With the new year has come new luck to the theatres. Covent Garden, and Drury Lane, with their pantomimes, are doing wonderfully well; the new Gaiety, with its brilliant extravaganza un-dresses, and Mr. Alfred Wigan’s admirable acting in the second piece, is, and has been, drawing crowded houses. The Strand, with its old burlesque, The Field of the Cloth of Gold, is taking its share of the luck, and the little Royalty’s novel style of burlesque-drama, Claude du Val, is in for as prosperous if not as lengthy a career as fell to the lot of Black-eyed Susan. The sensation drama is for a time in abeyance until Mr. Watts Phillips produces his next at the Queen’s, and its startling companion at the Holborn. The Princess’s coquetting with Mr. Boucicault, takes up with Mr. Palgrave Simpson, and plays his Marie Antoinette.

Two theatres are playing comedy, pure and simple; rather pure, and peculiarly simple. At the Haymarket, Mr. Buckstone now plays a comedy by T. W. Robertson, entitled Home; and at the Prince of Wales’s Miss Marie Wilton has produced a comedy by the same author, called School. Both are successful, on both a vast amount of praise has been lavished, and about both a great deal of nonsense has been written.

Home is an adaptation of L’Aventurière; and School, is an adaptation of a German piece; a fact of which but for the letters of Veritas, to the Times, most of us would have remained in blissful ignorance.
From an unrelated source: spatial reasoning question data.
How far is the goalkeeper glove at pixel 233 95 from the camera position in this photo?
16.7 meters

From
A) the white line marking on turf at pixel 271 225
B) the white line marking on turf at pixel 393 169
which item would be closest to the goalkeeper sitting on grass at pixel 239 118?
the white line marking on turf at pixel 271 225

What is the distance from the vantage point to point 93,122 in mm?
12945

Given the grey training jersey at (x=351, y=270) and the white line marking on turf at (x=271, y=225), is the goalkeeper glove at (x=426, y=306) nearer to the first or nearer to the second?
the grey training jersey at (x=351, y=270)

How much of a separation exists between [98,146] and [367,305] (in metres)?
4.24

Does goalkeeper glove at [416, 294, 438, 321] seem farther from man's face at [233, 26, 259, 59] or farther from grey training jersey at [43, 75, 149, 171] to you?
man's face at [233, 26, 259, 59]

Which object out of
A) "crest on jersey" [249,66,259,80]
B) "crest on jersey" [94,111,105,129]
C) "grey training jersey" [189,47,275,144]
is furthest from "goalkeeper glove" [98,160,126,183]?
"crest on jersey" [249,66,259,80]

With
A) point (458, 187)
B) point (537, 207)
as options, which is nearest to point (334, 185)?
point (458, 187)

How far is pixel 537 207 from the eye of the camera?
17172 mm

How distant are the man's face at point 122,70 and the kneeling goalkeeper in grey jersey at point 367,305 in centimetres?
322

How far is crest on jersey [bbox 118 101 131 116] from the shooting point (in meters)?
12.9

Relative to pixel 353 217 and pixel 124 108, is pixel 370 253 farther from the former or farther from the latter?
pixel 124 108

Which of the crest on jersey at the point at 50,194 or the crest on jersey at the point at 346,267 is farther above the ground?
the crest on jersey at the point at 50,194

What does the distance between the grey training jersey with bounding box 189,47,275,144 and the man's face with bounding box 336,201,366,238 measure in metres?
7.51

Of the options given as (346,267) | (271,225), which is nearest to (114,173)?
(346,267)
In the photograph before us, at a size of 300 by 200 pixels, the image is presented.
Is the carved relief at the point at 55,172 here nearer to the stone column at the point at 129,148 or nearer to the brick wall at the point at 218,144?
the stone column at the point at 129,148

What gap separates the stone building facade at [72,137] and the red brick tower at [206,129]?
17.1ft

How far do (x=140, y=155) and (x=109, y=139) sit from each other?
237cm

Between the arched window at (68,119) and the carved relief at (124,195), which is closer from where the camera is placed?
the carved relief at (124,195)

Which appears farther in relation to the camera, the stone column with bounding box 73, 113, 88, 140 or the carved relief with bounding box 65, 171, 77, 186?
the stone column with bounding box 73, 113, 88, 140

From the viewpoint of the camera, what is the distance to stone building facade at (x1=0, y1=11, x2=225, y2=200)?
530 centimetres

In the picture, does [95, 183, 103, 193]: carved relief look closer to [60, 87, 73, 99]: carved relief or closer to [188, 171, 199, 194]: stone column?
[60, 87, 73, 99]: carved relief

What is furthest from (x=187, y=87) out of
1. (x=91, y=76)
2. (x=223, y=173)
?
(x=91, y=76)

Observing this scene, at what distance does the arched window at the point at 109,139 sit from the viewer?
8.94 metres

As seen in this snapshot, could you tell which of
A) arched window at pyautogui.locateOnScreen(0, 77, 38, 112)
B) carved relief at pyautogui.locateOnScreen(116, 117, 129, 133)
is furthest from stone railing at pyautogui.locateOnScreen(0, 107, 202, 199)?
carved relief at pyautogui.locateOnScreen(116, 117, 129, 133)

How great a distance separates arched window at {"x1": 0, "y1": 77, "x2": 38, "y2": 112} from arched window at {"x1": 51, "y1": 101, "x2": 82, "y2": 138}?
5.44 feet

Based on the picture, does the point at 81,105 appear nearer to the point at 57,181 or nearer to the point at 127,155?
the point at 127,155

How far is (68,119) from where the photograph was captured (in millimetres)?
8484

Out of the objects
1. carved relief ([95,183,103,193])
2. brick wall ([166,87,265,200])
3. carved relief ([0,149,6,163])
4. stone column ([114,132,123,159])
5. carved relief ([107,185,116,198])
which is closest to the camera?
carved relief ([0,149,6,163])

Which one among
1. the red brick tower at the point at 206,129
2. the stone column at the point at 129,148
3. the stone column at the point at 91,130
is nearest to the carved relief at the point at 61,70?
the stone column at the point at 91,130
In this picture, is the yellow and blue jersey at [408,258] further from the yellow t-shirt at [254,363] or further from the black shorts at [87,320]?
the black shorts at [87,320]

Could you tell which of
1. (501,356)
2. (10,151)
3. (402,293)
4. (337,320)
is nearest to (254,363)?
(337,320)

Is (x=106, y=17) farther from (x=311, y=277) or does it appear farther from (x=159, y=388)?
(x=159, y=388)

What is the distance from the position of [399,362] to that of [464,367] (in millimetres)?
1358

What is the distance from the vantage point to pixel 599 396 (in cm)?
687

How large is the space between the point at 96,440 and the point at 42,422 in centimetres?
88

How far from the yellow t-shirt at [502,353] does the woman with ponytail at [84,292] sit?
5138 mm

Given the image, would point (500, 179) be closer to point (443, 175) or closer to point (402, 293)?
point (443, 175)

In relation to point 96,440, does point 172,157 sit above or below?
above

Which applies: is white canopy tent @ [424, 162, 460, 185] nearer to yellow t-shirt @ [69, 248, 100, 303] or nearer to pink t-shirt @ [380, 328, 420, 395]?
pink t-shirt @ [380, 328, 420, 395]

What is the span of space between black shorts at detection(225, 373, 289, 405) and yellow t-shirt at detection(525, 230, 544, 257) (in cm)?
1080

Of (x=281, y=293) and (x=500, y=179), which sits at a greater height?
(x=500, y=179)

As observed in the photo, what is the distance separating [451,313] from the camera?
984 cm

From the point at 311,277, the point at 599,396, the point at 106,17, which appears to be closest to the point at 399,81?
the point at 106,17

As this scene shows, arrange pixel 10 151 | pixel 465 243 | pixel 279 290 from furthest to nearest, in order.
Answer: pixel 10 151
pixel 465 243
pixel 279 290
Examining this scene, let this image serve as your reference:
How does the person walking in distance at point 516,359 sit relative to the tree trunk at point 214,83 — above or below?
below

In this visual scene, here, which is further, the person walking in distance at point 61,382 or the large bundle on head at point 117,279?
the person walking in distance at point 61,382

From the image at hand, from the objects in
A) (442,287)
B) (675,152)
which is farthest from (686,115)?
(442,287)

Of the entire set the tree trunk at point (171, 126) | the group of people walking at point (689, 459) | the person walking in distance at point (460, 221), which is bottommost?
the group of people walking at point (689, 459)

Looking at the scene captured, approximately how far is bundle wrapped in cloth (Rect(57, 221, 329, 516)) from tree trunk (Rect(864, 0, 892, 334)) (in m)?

It matters not one atom to the public whether these plays are in every sense original (as we suppose the author’s Caste was—his third, and, to our mind his best) or are translated literally, or adapted ingeniously from the French, German, Sanskrit, or Hindu. The public, in general, goes to the theatre to be amused, and so long as this end is attained, cares nothing for details, however interesting they may be from a literary or artistic point of view. School and Home satisfy the public, which passes a very pleasant evening in seeing each piece—so far so good. With whom, then, and with what do we find fault? Assuredly with Mr. Robertson, if he has tacitly taken to himself and the praise which generous admiring critics have publicly given him. For what has been specially praised? what has specially attracted their notice in School? Why, the author’s originality of invention and graceful fancies, as displayed in (1) the choice of the old fairy story Cinderella on which to base an idyllic story; (2) the carrying out this idea at the end in fitting the slipper on the girl’s foot; (3) the love-making in the moonlight, when Lord Beaufoy and Bella talk in spooney tones about their shadows. Now it appears that not only has the Cinderella idea not originated in Mr. Robertson’s inner consciousness, but, beside the incident underlying the whole plot, the very name Cinderella was that of the original German play. We regret that facts like these have not been either acknowledged or contradicted by the author. For we are, and have been, glad, in the true interests of English dramatic art, to point to the author of Caste, Ours, and Society, as an original writer whose successful career is a sufficient answer to the taunts of the French dramatists and their admirers amongst ourselves.

The first act of School contains the gem of the piece in the way of dialogue, which rises here to true comedy standard. We allude to the luncheon in the wood, where Lord Beaufoy the beau, and Jack Poyntz converse together. Suggested by the original German or not, it is excellent. The scene is pretty, nothing remarkable; the schoolgirls sing with a unanimity perfectly astonishing, except, perhaps, to German schoolgirls out for a holiday after the foreign-peasant fashion.

The second act is a farce, and a stupid farce, too. Mr. Hare’s performance of the old beau is good, though not up to his previous delineations of character.

The third act is notable for its moonlight love-making scene. The dialogue runs somewhat in this fashion,—

Lord Beaufoy (to Bella), My shadow is taller than yours.

Bella (to Lord B.). Your shadow is shorter than mine.

Lord B. Now we’re together.

Bella. Now we’re apart.

Lord B. Now we’re together again.

Bella. Yes. The jug (a milk jug in her hand) joins us.

Lord B. (with pathos). Yes. But only for a time.

[Exeunt to get the milk.

And, we are told, that Mr. Robertson is a second Douglas Jerrold! No, this is certainly not the parallel. Mr. Robertson, in a way, may be the Antony Trollope of the drama; not as Jerrold, a writer of epigrams, repartees, and sparkling witticisms, but a very lively recorder of such natural conversation as would pass between two ordinary people, in an ordinary situation.

We should be inclined to say that it is upon this absence of style, polish, and turn, that Mr. Robertson especially prides himself. For ourselves we would rather have a comedy be the concentrated essence of conversation, trimmed, pruned, and polished, up to the School for Scandal smoothness and brilliancy.